Saved data entries:
========

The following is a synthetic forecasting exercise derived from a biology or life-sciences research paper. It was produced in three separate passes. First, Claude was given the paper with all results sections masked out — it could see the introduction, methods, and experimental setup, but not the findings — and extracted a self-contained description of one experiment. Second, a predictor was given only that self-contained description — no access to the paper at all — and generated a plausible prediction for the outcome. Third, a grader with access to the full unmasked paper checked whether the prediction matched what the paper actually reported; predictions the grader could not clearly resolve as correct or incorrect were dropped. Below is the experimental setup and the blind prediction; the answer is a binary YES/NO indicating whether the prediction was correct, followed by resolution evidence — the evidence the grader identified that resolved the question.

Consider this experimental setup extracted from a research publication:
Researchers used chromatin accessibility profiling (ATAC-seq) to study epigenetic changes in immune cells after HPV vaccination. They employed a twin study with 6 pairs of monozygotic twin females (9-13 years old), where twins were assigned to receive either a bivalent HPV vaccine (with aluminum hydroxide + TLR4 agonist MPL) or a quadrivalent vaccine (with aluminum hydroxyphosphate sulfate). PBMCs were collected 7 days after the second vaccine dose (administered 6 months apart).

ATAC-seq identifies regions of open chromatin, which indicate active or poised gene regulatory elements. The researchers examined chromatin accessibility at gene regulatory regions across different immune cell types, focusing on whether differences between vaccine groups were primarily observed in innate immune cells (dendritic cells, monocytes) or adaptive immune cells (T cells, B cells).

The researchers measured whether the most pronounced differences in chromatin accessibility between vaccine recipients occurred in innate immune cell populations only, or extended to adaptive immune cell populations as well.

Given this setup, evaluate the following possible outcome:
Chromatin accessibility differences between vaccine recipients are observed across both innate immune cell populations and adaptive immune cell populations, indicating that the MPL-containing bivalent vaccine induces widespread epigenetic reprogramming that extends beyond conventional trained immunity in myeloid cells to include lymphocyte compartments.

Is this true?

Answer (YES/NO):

========

● **WORK TO COMPLETE**:
Every line from the one containing "Consider this experimental" through the last line of the entries should be output exactly; nothing else belongs in the reply.

● **PROBLEM SOLUTION**:
Consider this experimental setup extracted from a research publication:
Researchers used chromatin accessibility profiling (ATAC-seq) to study epigenetic changes in immune cells after HPV vaccination. They employed a twin study with 6 pairs of monozygotic twin females (9-13 years old), where twins were assigned to receive either a bivalent HPV vaccine (with aluminum hydroxide + TLR4 agonist MPL) or a quadrivalent vaccine (with aluminum hydroxyphosphate sulfate). PBMCs were collected 7 days after the second vaccine dose (administered 6 months apart).

ATAC-seq identifies regions of open chromatin, which indicate active or poised gene regulatory elements. The researchers examined chromatin accessibility at gene regulatory regions across different immune cell types, focusing on whether differences between vaccine groups were primarily observed in innate immune cells (dendritic cells, monocytes) or adaptive immune cells (T cells, B cells).

The researchers measured whether the most pronounced differences in chromatin accessibility between vaccine recipients occurred in innate immune cell populations only, or extended to adaptive immune cell populations as well.

Given this setup, evaluate the following possible outcome:
Chromatin accessibility differences between vaccine recipients are observed across both innate immune cell populations and adaptive immune cell populations, indicating that the MPL-containing bivalent vaccine induces widespread epigenetic reprogramming that extends beyond conventional trained immunity in myeloid cells to include lymphocyte compartments.

Is this true?

Answer (YES/NO):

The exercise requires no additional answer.